This article originally appeared on ZDNet.
Google Cloud Platform has launched Cloud Run, a serverless compute platform that has built-in Kubernetes containers.
The move adds to the Google Cloud serverless compute stack and leverages the company’s strength in containerized platforms and notably Kubernetes. Google also has integrated Cloud Run with the rest of its portfolio, so it comes in two flavors: As a managed service and a developer environment.
Oren Teich, director of product management at Google, said in an interview that the aim for Cloud Run was to make it easier to run more workloads. “Serverless means a million things to a million people. For some it’s a great dev experience. For others it’s compute and a pricing model. We wanted to focus on how to make serverless work better with a platform,” said Teich. “Customers want to do more things and real use cases.”

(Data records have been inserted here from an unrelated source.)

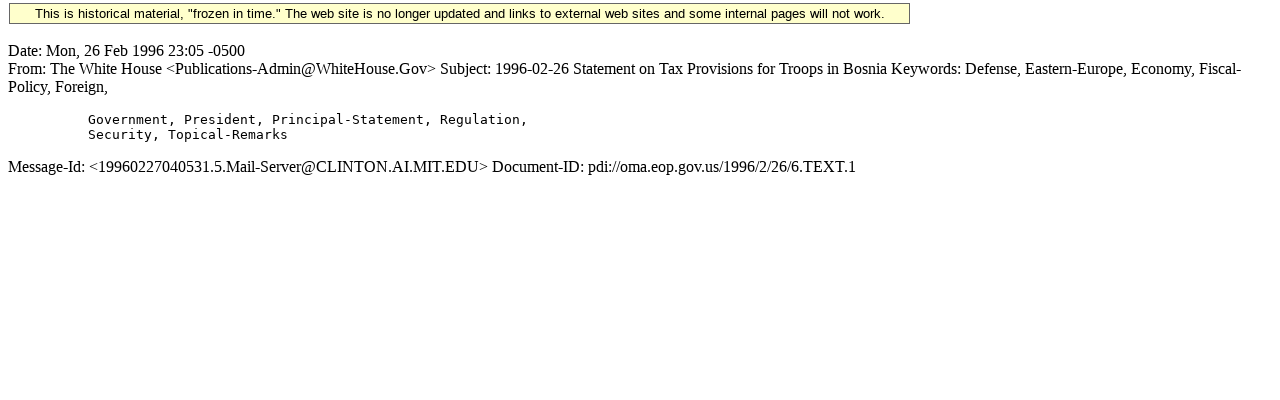

--- FILE ---
content_type: text/html; charset=UTF-8
request_url: https://clintonwhitehouse6.archives.gov/1996/02/header/1996-02-26-statement-on-tax-provisions-for-troops-in-bosnia.header.html
body_size: 1187
content:
<!DOCTYPE HTML PUBLIC "-//W3C//DTD HTML 3.2 Final//EN">
<HTML>
<HEAD>
<TITLE></TITLE>
<META NAME="generator" CONTENT="txt2html v1.28">
<!-- Google Tag Manager -->
<script>(function(w,d,s,l,i){w[l]=w[l]||[];w[l].push({'gtm.start':
new Date().getTime(),event:'gtm.js'});var f=d.getElementsByTagName(s)[0],
j=d.createElement(s),dl=l!='dataLayer'?'&l='+l:'';j.async=true;j.src=
'https://www.googletagmanager.com/gtm.js?id='+i+dl;f.parentNode.insertBefore(j,f);
})(window,document,'script','dataLayer','GTM-WLMC86');</script>
<!-- End Google Tag Manager -->

</head>
<BODY>
<!-- Google Tag Manager (noscript) -->
<noscript><iframe alt="Google Tag Manager" src="https://www.googletagmanager.com/ns.html?id=GTM-WLMC86"
height="0" width="0" style="display:none;visibility:hidden" title="Google Tag Manager"></iframe></noscript>
<!-- End Google Tag Manager (noscript) -->

<style type="text/css">
#menufloat {
position:fixed;
font-family:Arial, Helvetica, sans-serif;
background-color:#FFFFCC;
font-size:.8em;
padding:2px 5px 2px 5px;
top: 2px;
margin:1px;
text-align:center;
width:889px;

/*z-index:5;*/
border:solid 1px #666666;
}
#frozen-spacer {
	margin-top:1px;
}
</style>
<div id="menufloat">This is historical material, "frozen in time."  The web site is no longer updated and links to external web sites and some internal pages will not work.</div>
<div id="frozen-spacer">&nbsp;</div>
<!-- NOTE: THIS FILE WAS NOT PRESENT ON THE ORIGINAL CLINTON WHITE HOUSE WEBSITE.  
IT WAS ADDED 11/21/2014 BY MICHAEL LINGENFELTER AT THE NATIONAL ARCHIVES AND RECORDS ADMINISTRATION -->
<P>
Date: Mon, 26 Feb 1996 23:05 -0500<BR>
From: The White House &lt;Publications-Admin@WhiteHouse.Gov&gt;
Subject: 1996-02-26 Statement on Tax Provisions for Troops in Bosnia
Keywords: Defense, Eastern-Europe, Economy, Fiscal-Policy, Foreign,
<PRE>
          Government, President, Principal-Statement, Regulation,
          Security, Topical-Remarks
</PRE>
<P>
Message-Id: &lt;19960227040531.5.Mail-Server@CLINTON.AI.MIT.EDU&gt;
Document-ID: pdi://oma.eop.gov.us/1996/2/26/6.TEXT.1

</BODY>
</HTML>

SEE: Google Cloud Platform: An insider’s guide (free PDF) (TechRepublic)
When it comes to serverless compute, Google Cloud has staked out an approach that’s more akin to functions as a service. Serverless compute, initially defined by AWS as turnkey infrastructure that bundles management, has grown in popularity, and the appeal is that companies can drop time spent on provisioning servers to focus more on functions. Google has staked out containers and functions to go along with serverless compute. Microsoft Azure has a similar approach.
Nuances aside, serverless computing is available via cloud providers, which include AWS, Google Cloud Platform, Microsoft Azure, and IBM Cloud Functions.
Cloud Run will operate on Google Kubernetes Engine and has built-in Knative, an API and runtime environment. For good measure, Google said it is building out second-generation runtimes for Cloud Functions and App Engine, open-sourced a Functions Framework, and connected its serverless stack to private Google Cloud resources.
Teich said that the portability will enable Cloud Run to handle any stateless Docker container in a seamless way. The key word for enterprises is stateless. An ERP system wouldn’t work because it writes to disk. A legacy Java server, document processing software, and statistical analysis tool would play into Cloud Run easily and scale, he added.